Let's write a master's thesis on Kalman target tracking on cnki. There are many, of course, journals can also be used, but generally speaking, master's thesis can be more detailed, and then study one carefully. This is basically no problem in theory. Programming is done with MATLAB, and it is very troublesome to use C. Many algorithms are not compiled from scratch. Matlab integrates many algorithms, just find out and call them.

The idea of Kalman tracking is this:

0. If your video is actually recorded, in order to prevent false targets from being detected, the input image should be filtered first, and there is a simple median filtering.
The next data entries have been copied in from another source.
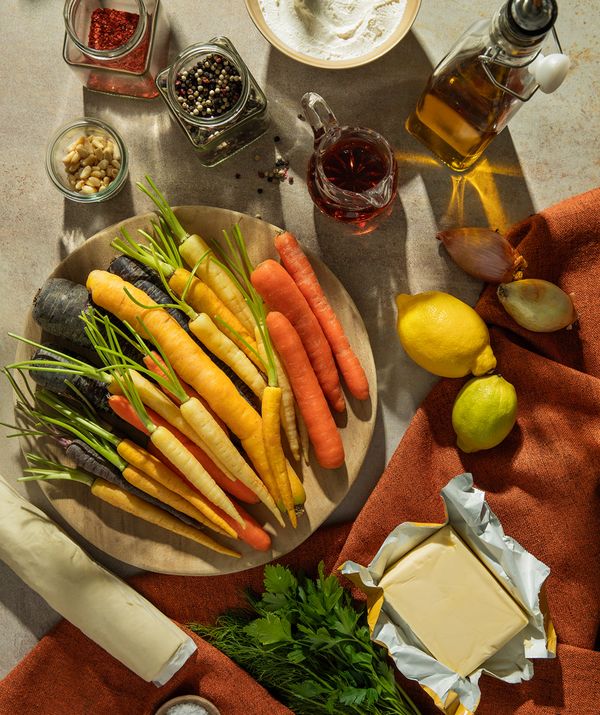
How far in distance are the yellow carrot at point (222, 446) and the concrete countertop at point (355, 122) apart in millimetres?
250

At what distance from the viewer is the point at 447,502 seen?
1.59 m

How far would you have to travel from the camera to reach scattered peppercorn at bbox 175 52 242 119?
155cm

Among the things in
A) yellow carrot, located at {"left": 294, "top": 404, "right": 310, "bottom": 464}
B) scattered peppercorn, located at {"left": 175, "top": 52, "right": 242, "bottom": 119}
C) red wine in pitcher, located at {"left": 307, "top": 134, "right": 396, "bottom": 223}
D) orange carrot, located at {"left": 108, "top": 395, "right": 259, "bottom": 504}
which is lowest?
orange carrot, located at {"left": 108, "top": 395, "right": 259, "bottom": 504}

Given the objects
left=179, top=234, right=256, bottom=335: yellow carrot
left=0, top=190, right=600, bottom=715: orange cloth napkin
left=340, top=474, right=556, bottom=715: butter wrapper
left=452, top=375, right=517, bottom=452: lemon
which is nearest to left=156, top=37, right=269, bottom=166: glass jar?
left=179, top=234, right=256, bottom=335: yellow carrot

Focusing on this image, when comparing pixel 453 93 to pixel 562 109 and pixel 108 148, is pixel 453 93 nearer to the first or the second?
pixel 562 109

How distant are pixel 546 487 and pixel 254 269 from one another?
89 centimetres

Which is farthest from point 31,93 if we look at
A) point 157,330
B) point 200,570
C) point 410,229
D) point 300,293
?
point 200,570

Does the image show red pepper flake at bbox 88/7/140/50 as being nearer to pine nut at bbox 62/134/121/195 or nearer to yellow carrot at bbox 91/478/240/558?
pine nut at bbox 62/134/121/195

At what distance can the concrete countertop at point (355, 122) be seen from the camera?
171cm

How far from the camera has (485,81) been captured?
1426 mm

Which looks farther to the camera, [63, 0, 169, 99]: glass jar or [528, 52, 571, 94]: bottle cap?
[63, 0, 169, 99]: glass jar

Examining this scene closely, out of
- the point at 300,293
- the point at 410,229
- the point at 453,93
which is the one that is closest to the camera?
the point at 453,93

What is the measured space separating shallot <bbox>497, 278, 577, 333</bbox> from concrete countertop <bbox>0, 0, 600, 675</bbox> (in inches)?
5.2

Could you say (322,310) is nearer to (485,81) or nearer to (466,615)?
(485,81)
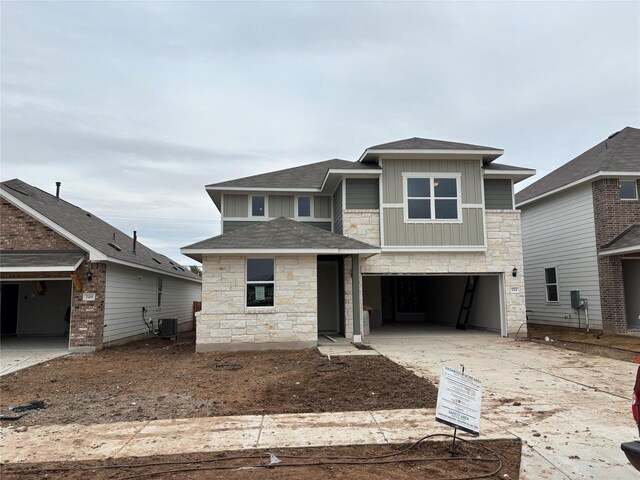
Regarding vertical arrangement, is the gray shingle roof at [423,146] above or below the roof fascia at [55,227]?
above

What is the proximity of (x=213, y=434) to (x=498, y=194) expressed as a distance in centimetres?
1301

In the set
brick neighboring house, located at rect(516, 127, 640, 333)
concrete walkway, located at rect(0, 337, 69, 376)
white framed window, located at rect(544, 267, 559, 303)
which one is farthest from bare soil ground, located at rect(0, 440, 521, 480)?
white framed window, located at rect(544, 267, 559, 303)

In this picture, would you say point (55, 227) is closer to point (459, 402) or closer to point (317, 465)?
point (317, 465)

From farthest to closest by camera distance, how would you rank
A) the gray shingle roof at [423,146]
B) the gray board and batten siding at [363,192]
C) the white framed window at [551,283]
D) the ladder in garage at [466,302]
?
1. the white framed window at [551,283]
2. the ladder in garage at [466,302]
3. the gray board and batten siding at [363,192]
4. the gray shingle roof at [423,146]

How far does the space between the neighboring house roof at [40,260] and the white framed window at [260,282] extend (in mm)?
4996

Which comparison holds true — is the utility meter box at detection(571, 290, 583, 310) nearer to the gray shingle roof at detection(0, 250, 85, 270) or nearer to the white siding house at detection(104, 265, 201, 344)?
the white siding house at detection(104, 265, 201, 344)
1. The motion region can be obtained by using the background difference or the inter-frame difference for the video sequence. The emphasis here is background modeling. If it's too much trouble, don't look at what is single Gaussian or multi-Gaussian. As long as an empty frame (without moving target) is found as the background, the moving region will be obtained after the difference, and then binarization is convenient for later processing. Then, according to whether there is shadow or not, the shadow removal work is carried out.

2. The above step is to detect the motion area. According to your detection, it is necessary to draw a circle around the edge. In this paper, how to extract the edge points of the target on matlab is studied. Just change the edge points to the same pixel values on the in-situ Tu Tu, and the detection is over.

3. Tracking, we must first find the center of the target, because the target is not just a pixel, it must have a center to represent its coordinate position. This method is our own idea. The center of the circumscribed rectangle can be found by averaging, and then each frame will have a series of center coordinates.

4. Kalman, the role of Kalman is still mainly filtering, which is equivalent to treating all the coordinates in the third step as a signal sequence, filtering with Kalman, and filtering while detecting. Kalman mainly remembers those five formulas, and can basically make them up by knowing their recursive process. As for the filter parameters, please look them up in Resources. There are not many lines in the program compiled by Kalman. Don't be afraid.

5. If it is multi-target tracking, target matching is equivalent to detecting two targets per frame. You need to know which target in the previous frame corresponds to each target in the latest frame.

The above gives you a general idea. What kind of job do you choose according to your own tasks? This topic is not difficult, so be confident.